> _THE EXERCISE_: Please express the rows as a JSON list of strings, one string per line and blank lines left out, starting with the line containing "nearest to point" and going on through the line containing "the point at 105,204, the".

::: DATASET CONTENT

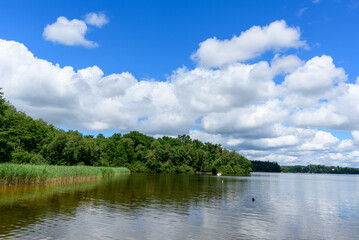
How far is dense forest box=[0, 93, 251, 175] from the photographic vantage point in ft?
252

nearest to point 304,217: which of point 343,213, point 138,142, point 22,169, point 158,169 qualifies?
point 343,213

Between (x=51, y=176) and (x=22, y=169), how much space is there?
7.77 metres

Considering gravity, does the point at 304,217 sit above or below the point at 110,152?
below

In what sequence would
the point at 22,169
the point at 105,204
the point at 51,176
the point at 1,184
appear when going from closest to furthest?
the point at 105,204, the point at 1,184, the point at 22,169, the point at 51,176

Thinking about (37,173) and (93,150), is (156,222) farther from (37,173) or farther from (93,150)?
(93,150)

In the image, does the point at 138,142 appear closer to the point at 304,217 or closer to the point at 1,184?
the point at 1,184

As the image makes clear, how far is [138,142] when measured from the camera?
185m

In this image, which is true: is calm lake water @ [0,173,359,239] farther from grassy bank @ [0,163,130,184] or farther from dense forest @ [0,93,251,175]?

::::::
::: DATASET CONTENT

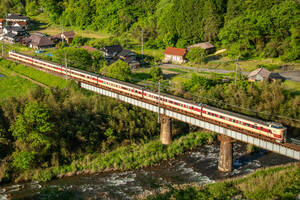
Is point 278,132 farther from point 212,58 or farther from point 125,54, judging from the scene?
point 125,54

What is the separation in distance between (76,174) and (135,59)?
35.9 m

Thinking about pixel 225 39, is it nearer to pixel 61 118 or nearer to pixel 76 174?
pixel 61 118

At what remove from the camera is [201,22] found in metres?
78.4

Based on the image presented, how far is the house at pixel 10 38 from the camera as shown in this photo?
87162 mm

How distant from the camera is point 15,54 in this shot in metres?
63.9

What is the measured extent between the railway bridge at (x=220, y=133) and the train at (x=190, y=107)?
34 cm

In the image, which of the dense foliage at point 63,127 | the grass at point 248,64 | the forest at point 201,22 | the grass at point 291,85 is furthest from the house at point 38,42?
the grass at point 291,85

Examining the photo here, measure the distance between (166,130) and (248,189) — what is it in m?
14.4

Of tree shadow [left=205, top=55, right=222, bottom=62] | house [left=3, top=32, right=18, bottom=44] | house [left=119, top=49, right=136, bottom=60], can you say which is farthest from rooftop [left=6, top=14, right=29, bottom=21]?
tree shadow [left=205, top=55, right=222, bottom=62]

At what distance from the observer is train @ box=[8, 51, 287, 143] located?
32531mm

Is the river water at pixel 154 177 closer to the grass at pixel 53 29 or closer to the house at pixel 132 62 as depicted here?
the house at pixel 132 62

::::::
::: DATASET CONTENT

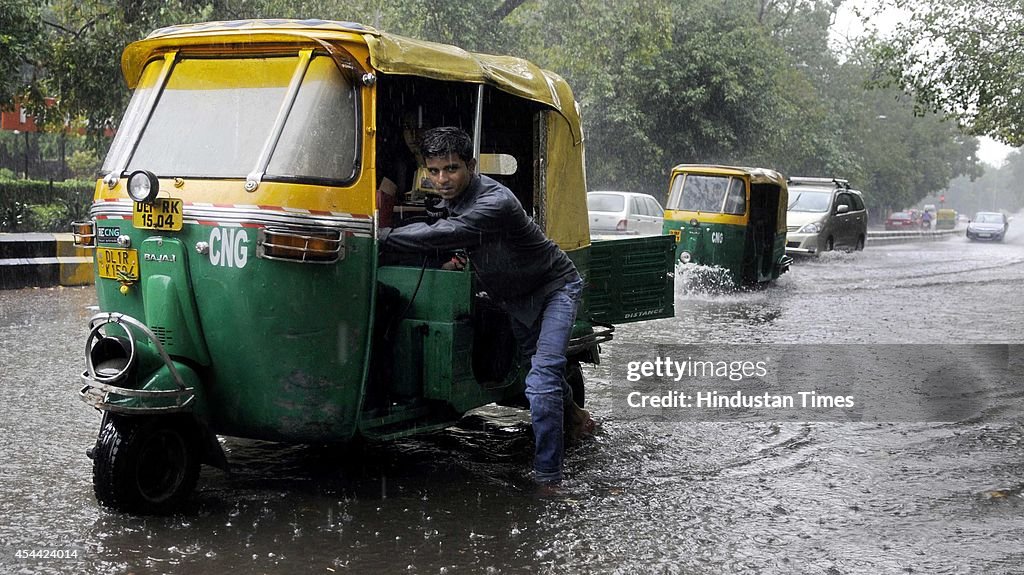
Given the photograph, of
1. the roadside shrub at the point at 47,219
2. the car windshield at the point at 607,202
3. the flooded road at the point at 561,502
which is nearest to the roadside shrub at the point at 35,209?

::::::

> _EXERCISE ANSWER_:
[
  "nearest to point 304,217: which of point 343,213, point 138,142, point 22,169, point 158,169 qualifies?",
  "point 343,213",
  "Between (x=51, y=176) and (x=22, y=169), how much space is there?",
  "7.77 metres",
  "Considering gravity, does the point at 304,217 sit above or below the point at 110,152?",
  "below",
  "In what sequence would",
  "the point at 22,169",
  "the point at 105,204",
  "the point at 51,176",
  "the point at 1,184",
  "appear when going from closest to furthest?",
  "the point at 105,204, the point at 1,184, the point at 22,169, the point at 51,176"
]